─── Verilen Metin ───

Afet Bilgi Sistemi olsaydı, Van’daki tablo 5-10 dakika içinde öğrenilecekti

Van’da yüzlerce insanın ölümüne, binin üzerinde kişinin yaralanmasına neden olan deprem, Türkiye’deki önemli bir eksiği...

Van’da yüzlerce insanın ölümüne, binin üzerinde kişinin yaralanmasına neden olan deprem, Türkiye’deki önemli bir eksiği yeniden gündeme getirdi. Türkiye Coğrafi Bilgi Sistemleri (CBS)’nin alt bileşenlerinden Afet Bilgi Sistemi’ne sahip olsaydı depremden 5-10 dakika sonra Van’da deprem sonrası tablo net olarak bilinecekti. Uzmanlar, Türkiye’nin 1999 Marmara Depremi’nden bu yana tartıştığı bu eksiklik giderilmiş olsaydı, Van’da deprem sonrası yaşanan kaos ve karmaşanın, koordinasyonsuzluğun oluşmayacağını savundu.

───

Görev 1: Van depremi haberinde "Afet Bilgi Sistemi olsaydı, Van’daki" sözlerini içeren ifadeyle açılıp "önemli bir eksiği..." ile kapanan kısmı harfi harfine alıntılayın.
Görev 2: Van depremi haberine göre Türkiye, Afet Bilgi Sistemi eksikliğini hangi depremden bu yana tartışıyor?

─── Verilen Kayıtlar ───

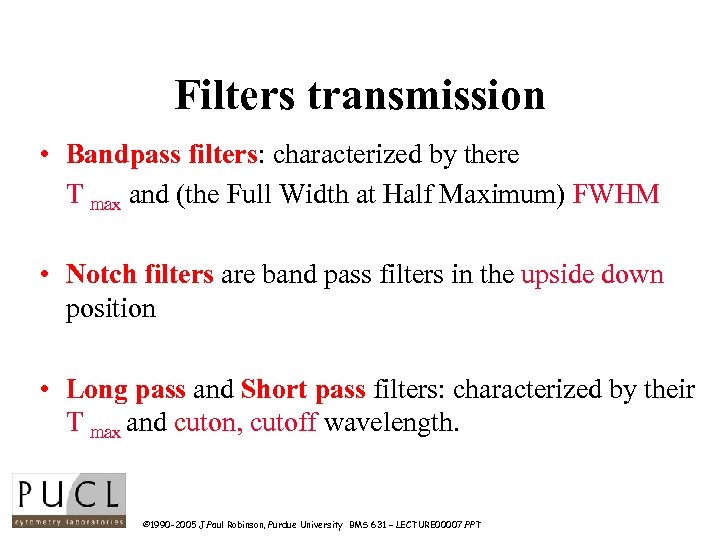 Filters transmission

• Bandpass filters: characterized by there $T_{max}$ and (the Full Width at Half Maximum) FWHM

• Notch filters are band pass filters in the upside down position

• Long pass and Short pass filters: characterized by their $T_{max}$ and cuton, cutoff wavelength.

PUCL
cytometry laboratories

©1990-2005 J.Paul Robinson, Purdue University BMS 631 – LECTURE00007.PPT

───
─── Verilen Kayıtlar ───

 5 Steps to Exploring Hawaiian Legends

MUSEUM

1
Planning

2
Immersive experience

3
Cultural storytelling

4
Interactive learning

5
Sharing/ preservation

───
─── Verilen Kayıtlar ───

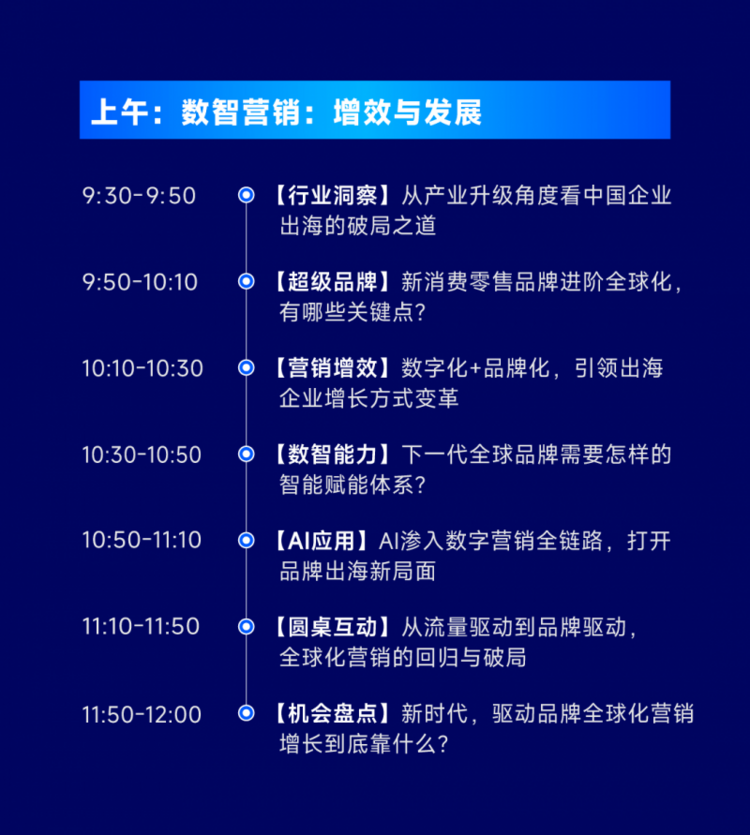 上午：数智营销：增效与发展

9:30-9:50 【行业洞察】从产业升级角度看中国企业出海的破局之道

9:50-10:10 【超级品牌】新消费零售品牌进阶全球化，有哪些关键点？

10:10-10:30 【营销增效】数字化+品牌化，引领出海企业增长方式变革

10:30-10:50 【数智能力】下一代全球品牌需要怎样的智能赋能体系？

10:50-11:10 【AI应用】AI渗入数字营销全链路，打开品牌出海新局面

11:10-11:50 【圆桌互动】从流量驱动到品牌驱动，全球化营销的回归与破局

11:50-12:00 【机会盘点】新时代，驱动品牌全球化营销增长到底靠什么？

───

Alıştırma Çıktısı 1:
Afet Bilgi Sistemi olsaydı, Van’daki tablo 5-10 dakika içinde öğrenilecekti

Van’da yüzlerce insanın ölümüne, binin üzerinde kişinin yaralanmasına neden olan deprem, Türkiye’deki önemli bir eksiği...

Alıştırma Çıktısı 2: 1999 Marmara Depremi'nden bu yana.